La explicación está en la arquitectura. En una pieza impresa convencional, el polímero es el que soporta la carga. A medida que aumenta la temperatura, ese polímero se ablanda, pierde rigidez y, finalmente, se deforma, con lo que la pieza falla, por muy bien que se haya impreso.
Con la tecnología CFIP, la carga la soporta un núcleo continuo de fibra de carbono que recorre el interior de la pieza. La fibra de carbono no se ablanda a las temperaturas que destruyen estos polímeros; mantiene su rigidez y su forma. La carcasa impresa define la geometría, pero es la fibra la que asume la función estructural, y esa es precisamente la razón por la que las varillas de CFIP se mantuvieron rectas mientras que las demás se deformaron.
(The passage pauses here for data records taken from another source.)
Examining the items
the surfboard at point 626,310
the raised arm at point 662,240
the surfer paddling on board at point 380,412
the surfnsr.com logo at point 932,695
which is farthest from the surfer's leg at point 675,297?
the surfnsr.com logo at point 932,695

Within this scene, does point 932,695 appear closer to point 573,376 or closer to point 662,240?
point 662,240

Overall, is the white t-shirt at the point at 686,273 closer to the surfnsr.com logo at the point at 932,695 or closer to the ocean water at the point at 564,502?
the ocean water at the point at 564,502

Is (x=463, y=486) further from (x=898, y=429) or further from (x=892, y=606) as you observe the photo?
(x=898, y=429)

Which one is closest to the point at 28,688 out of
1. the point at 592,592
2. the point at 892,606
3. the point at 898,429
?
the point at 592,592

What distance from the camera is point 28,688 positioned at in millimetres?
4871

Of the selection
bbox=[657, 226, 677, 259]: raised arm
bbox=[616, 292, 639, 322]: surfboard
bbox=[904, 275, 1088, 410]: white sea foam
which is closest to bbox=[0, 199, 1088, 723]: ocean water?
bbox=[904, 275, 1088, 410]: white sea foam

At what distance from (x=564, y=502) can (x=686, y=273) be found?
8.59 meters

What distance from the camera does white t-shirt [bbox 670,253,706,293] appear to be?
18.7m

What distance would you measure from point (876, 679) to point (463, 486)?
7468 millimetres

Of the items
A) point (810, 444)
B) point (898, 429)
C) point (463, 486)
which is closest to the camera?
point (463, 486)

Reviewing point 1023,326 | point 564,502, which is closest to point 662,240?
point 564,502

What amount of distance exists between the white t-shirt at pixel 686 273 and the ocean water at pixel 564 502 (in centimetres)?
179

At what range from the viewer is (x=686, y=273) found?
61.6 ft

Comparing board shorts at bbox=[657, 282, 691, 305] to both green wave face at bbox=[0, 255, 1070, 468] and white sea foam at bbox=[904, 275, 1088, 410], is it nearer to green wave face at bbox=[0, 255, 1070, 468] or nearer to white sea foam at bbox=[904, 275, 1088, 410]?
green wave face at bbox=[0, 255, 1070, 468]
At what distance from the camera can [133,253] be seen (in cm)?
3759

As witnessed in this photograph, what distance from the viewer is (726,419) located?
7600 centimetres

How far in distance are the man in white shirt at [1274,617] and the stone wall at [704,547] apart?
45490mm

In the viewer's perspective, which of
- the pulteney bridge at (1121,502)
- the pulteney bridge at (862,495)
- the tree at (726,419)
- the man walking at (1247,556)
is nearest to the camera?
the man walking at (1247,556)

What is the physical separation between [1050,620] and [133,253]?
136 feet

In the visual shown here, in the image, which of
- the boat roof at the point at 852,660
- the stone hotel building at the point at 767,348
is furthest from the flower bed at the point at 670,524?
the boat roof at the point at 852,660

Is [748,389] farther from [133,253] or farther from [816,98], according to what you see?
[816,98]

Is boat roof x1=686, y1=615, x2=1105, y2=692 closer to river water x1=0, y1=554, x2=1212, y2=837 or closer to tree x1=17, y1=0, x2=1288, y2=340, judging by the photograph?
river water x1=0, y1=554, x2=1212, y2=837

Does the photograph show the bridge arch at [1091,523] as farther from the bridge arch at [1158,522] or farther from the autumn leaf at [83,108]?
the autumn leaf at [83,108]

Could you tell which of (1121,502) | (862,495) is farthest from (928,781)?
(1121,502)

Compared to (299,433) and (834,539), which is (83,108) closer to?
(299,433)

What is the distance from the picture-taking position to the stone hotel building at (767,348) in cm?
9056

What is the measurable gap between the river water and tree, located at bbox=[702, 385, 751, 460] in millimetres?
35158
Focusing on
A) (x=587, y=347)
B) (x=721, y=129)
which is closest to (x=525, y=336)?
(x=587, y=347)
Las implicaciones van mucho más allá de un horno. Los componentes de los vehículos aéreos no tripulados (UAV) pueden mantener su integridad bajo el calor solar y durante vuelos prolongados. Las piezas de automoción y del compartimento del motor pueden soportar cargas estructurales en entornos calientes. Las herramientas y los accesorios industriales pueden funcionar cerca de fuentes de calor sin perder precisión. En cualquier lugar donde la temperatura sea el verdadero límite del rendimiento, colocar una fibra continua en la zona por donde se transmite la carga cambia las posibilidades de una pieza impresa.
Cinco varillas, del mismo tamaño, con la misma carga, a temperaturas cada vez más altas… y solo una tecnología ha resistido. Cuando la resistencia viene de dentro, la respuesta cambia. Esta es una clara demostración del inmenso potencial del CFIP para hacer posibles aplicaciones ligeras a altas temperaturas.